● **WHAT THE TASK REQUIRES**
All of the data must be printed exactly; please include every line.

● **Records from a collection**
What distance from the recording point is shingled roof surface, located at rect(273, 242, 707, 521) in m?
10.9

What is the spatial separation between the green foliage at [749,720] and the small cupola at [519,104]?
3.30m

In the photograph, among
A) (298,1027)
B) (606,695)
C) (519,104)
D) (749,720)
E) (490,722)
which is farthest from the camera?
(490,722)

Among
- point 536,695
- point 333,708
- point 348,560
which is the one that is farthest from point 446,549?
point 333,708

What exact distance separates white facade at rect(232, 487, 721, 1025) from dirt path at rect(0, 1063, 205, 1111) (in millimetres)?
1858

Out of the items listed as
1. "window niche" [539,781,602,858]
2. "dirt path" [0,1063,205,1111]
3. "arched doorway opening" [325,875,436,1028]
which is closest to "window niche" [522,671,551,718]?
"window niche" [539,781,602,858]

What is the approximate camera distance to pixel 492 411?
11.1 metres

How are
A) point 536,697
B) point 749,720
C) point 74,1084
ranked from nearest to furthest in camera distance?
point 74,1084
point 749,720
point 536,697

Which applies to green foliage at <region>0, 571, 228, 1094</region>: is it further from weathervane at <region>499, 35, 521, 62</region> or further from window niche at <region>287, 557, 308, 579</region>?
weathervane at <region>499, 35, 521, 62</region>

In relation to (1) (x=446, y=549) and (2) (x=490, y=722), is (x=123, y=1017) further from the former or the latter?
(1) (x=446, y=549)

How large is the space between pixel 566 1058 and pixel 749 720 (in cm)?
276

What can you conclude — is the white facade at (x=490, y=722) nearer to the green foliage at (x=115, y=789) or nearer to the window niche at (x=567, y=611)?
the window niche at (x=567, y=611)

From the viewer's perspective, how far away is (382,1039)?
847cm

● **EXERCISE ANSWER**
What distance from the recording point is shingled roof surface, located at rect(273, 242, 707, 521) in m?
10.9

What is the spatial separation between the green foliage at [749,720] and the small cupola at [519,104]?
3.30m

In the photograph, among
A) (298,1027)
B) (606,695)
C) (519,104)
D) (749,720)
E) (490,722)
which is farthest from the camera?
(490,722)

Among
- point 536,695
- point 333,708
- point 348,560
which is the one that is farthest from point 446,549?
point 333,708

What exact distance separates white facade at rect(232, 487, 721, 1025) from dirt path at rect(0, 1063, 205, 1111) (in millimetres)?
1858

Out of the items listed as
1. "window niche" [539,781,602,858]
2. "dirt path" [0,1063,205,1111]
3. "arched doorway opening" [325,875,436,1028]
which is closest to "window niche" [522,671,551,718]?
"window niche" [539,781,602,858]

What is the approximate camera distance to pixel 492 411?
11.1 metres

How are
A) point 536,697
B) point 749,720
C) point 74,1084
ranked from nearest to furthest in camera distance?
point 74,1084
point 749,720
point 536,697

Which applies to green foliage at <region>0, 571, 228, 1094</region>: is it further from weathervane at <region>499, 35, 521, 62</region> or further from window niche at <region>287, 557, 308, 579</region>?
weathervane at <region>499, 35, 521, 62</region>

In relation to (1) (x=446, y=549) and (2) (x=490, y=722), is (x=123, y=1017) further from the former or the latter?
(1) (x=446, y=549)

How large is the space between pixel 566 1058 and pixel 749 720 (in cm)?
276

What can you conclude — is the white facade at (x=490, y=722) nearer to the green foliage at (x=115, y=789) or nearer to the window niche at (x=567, y=611)?
the window niche at (x=567, y=611)

From the viewer's perspective, how far away is (382,1039)?
847cm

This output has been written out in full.